Sein geistiges Rüstzeug war breit aufgestellt. Aus einer gutbürgerlichen Familie stammend, die mit dem Jansenismus, einer innerkatholischen Oppositionsbewegung, und dem Gedankengut Calvins vertraut war, verbrachte er die Schulzeit quasi als Gegengift in der renommiertesten Bildungseinrichtung der Jesuiten. Der Kampf gegen diese antagonistischen Strömungen sollte sein ganzes Leben bestimmen, und bald waren auch die weltlichen Autoritäten – Hof und Justiz – vor Spott und Kritik nicht sicher. Deshalb blieb ihm der diplomatische Dienst verwehrt, wobei auch seine Affären das Maß der durchaus bestehenden Toleranz überstiegen.

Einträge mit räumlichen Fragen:
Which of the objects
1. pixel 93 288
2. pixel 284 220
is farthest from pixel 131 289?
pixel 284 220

_AUFGABEN_.
**1.** In welcher Einrichtung verbrachte er laut dem Ausgangstext über seine geistige Prägung seine Schulzeit?
**2.** Setze den Ausgangstext über seine geistige Prägung nach dem letzten Satz mit einigen weiteren Sätzen fort.

_ENDERGEBNISSE_.
**1.** In der renommiertesten Bildungseinrichtung der Jesuiten.

**2.**
So verlegte er sich aufs Schreiben. Polemiken brachten ihn in die Bastille, dann in die Emigration nach England, die harmonischste Zeit seines Lebens im Klima des intellektuellen und wirtschaftlichen Aufbruchs. In Frankreich fuhr er am Theater, abwechselnd mit Schlappen, immer wieder Triumphe ein. Internationale Reputation erlangte er aber durch seine politischen Interventionen. Mit Friedrich II. führte er eine lebenslange, turbulente (zu dessen Missvergnügen nicht homoerotische) Beziehung. Auch Katharina II. wollte ihn nach seiner Apologie Peters des Großen als aufgeklärter Despot an ihren Hof locken.
Unglaublich die Energie des Mannes, die ihm neben seiner literarischen Produktion (die Werkausgabe umfasst 201 Bände!) und der politischen Beratertätigkeit erlaubte, äußerst erfolgreich wirtschaftlich zu agieren: als Börsenspekulant, Heereslieferant (trotz laut verkündetem Pazifismus), Privatbankier für Fürstenhäuser, schließlich als Immobilieninvestor, der es zum Vorsteher eines halbautonomen, wirtschaftlich florierenden Gemeinwesens brachte.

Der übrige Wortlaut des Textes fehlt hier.